Background technique
Thermal power plant is industrial water rich and influential family, mainly includes water-steam system, recirculating cooling water system in furnace, in generator
Chilled water system, waste water treatment system etc., wherein recirculating cooling water system water consumption is maximum, account for about power plant's total water consumption 75%~
90% or more.Power plant cycle water system mainly as condenser cooling water, while also be used as the hydrogen-cooled device of certain power plant, cold oil
The cooling water of the subsidiary engines equipment such as device.With the requirement of national energy conservation and emission reduction, the water cost of power plant is continuously increased, recirculated water
The water-saving groundwork saved water as power plant.

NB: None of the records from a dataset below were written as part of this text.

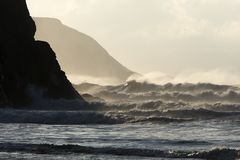 Atlantic waves and North Cornwall cliffs. The cliffs of the North Cornwall coast at Porthtowan on a stormy evening stock photos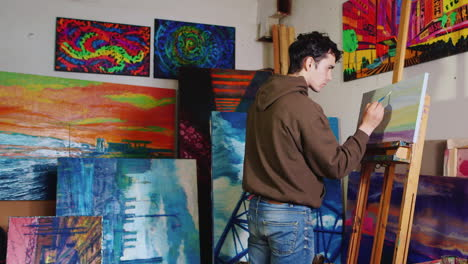 Working-In-The-Creative-Studio-Of-The-Painter-Young-Mixed-Race-Artist-Paints-A-Picture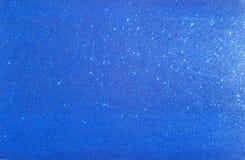 Fondo azul con las chispas Imagen de archivo libre de regalías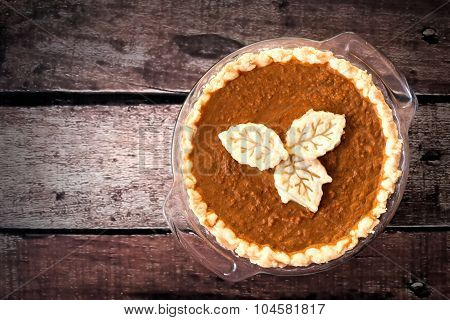 Pumpkin pie with leaf pastry toppings against rustic wood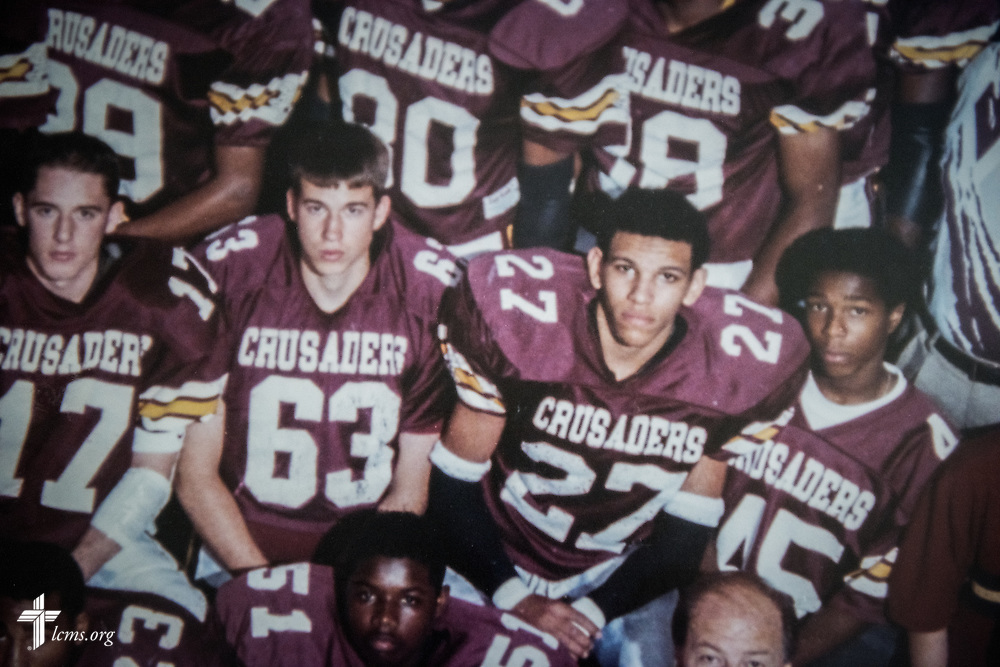 A copy photograph depicting Micah Glenn (27), new national missionary to Ferguson, when he was on the football team at Lutheran High School North, photographed on Wednesday, April 20, 2016, in St. Louis. LCMS Communications/Erik M. Lunsford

Hyperfiltration is common membrane separating method, can be applied to the hardness, micro- in removal circulating cooling water of power plant
The harmful components such as biology, and salt rejection rate with higher, the water rate of recovery can achieve 75~90%.It is returned in view of electric power plant circulating water
It is common disposition means with RO concentration technology in system, the RO strong brine water of generation is surprising.With the development of environmental protection industry, political affairs
Plan control and the national pursuit to blue montains and green waters, 2~25% strong brine generated in RO technique because organic matter enriched concentration is high,
The features such as salinity is high and it is more intractable, direct emission to environment generate baneful influence.Currently, RO method for treating strong brine mainly has
Electrodialysis, membrane distillation, thermal method are concentrated by evaporation etc., all there is the problems such as preliminary investment is big, energy consumption is high, complicated for operation;Advanced oxidation
Because its effect is preferably likely to become the high most promising treatment process of strong brine of processing, but its there is also at high cost, processing is not thorough
The problems such as bottom.Industrial treatment thinking mainstream is to be allowed to qualified discharge using method for oxidation, but inorganic salts resource causes in waste water
Loss;Thermal method method of evaporating realizes zero-emission, but limits its application there is the problems such as high, energy consumption is high is invested.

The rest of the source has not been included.